DOCUMENT SECTION:
___

Honest to God I just can’t tell you what a difference that made! Everything calmed down within the hour and I was able to get to the appointment without any problem. To be able to sit and chat with my hairdresser and fully participate in the conversation, laugh and joke about life in general and be relaxed and calm instead of fighting to breathe properly, smile though I’m dying inside and desperately try not to panic further, just made me so happy I was almost buzzing! I felt so good afterwards that I decided to treat myself to a pot of Earl Grey in Debenhams with my lunch - something I haven’t been able to do in a long, long time.


And after that I had a delightful browse for a couple of hours and further treated myself to a rather nice vase which caught my eye and fits perfectly in a corner of my kitchen worktop.


By the time I got back to the car, it was 4 o’clock and I was pretty tired. But not exhausted. There’s a difference. The Writing Group meeting was that night but I had completely dismissed it because I was so focussed on just being able to get to the hair appointment, and because I’d been ill, I also hadn’t managed to write anything for the topic which was very loose this month - anything with the word ‘May’ in it - about May, taking place in May, someone called May - literally anything with any connection to May. (And we only had one story about Theresa May out of the 12 of us!) For some reason I just can’t ‘allow’ myself to go if I haven’t written anything - there’s some crazy moral compass in me that doesn’t think I have a right to be there if I haven’t made the effort to produce something. Yet it doesn’t bother me in the slightest if anyone else turns up without anything to read out. Crazy.

Got home at 4.30 and by 6 p.m. I’d eaten a couple of boiled eggs and had them with some beans, resurrected a story I’d written before, stuck an addition of a baby being born in May into it, shortened it a bit, printed it off and was on the road to the Group, an hour’s drive away. By then my sleepless night was really making itself felt and the familiar symptoms were starting up again but I’d taken an extra Subutex and once that kicked in I was absolutely fine. An hour later the beautiful hotel we hold our meetings in hove into view -


and it was such a lovely night I took a closer photo once I parked the car.


It’s just as beautiful inside as out and because one of our number is good friends with the owner, they let us have the room for free which makes a big difference as we have no funds coming in apart from our own. We always buy a hot chocolate or tea/coffee at the end of the evening to try and repay them a little for that.

And once more, I was just delighted to be able to participate in that lovely group and hear all the varying efforts being read out. I’ve been a member of several writing groups over the years but this one has the loveliest people by far and is also the best group in terms of providing constructive criticism. And - bonus - they thought my story would be perfect for the People’s Friend so I’ve promised to send it off and see how I get on - I’ll keep you updated.

I got home around 11 completely knackered - but in a good way. It may seem a very uneventful day to a lot of you but to me it was absolute gold. And more than that, it’s taken away the very real fear I had about getting to counselling tomorrow. Now that I know I have something I can take which controls these awful symptoms, the fear is greatly reduced and it all becomes manageable - although with this particular client’s track record, there’s every likelihood she’ll cancel tomorrow anyway. I obviously had to cancel the appointment last week and the Agency were mortified because apparently they had been very firm with her about cancelling again - and now here they were having to phone her and tell her the counsellor had cancelled when there was every chance she might have actually made it in!! Them’s the breaks unfortunately.

So wish me luck with the doctor - she may be the deciding factor between living and existing right now.

___

MATERIAL PROVIDED:
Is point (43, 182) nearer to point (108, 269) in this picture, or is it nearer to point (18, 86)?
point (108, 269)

___

STUDY QUESTIONS:
a – In the account, what did the writer order with lunch in Debenhams?
b – Between getting home at 4.30 and heading off to the Writing Group, what did the writer do, according to the account? List each action.
c – From the account, extract the passage from "It’s just as" up to and including "little for that.".

RESPONSES TO THE EXERCISE:
a – A pot of Earl Grey.

b –
- Ate a couple of boiled eggs with some beans
- Resurrected a story written before
- Added a baby being born in May to it
- Shortened it a bit
- Printed it off

c –
It’s just as beautiful inside as out and because one of our number is good friends with the owner, they let us have the room for free which makes a big difference as we have no funds coming in apart from our own. We always buy a hot chocolate or tea/coffee at the end of the evening to try and repay them a little for that.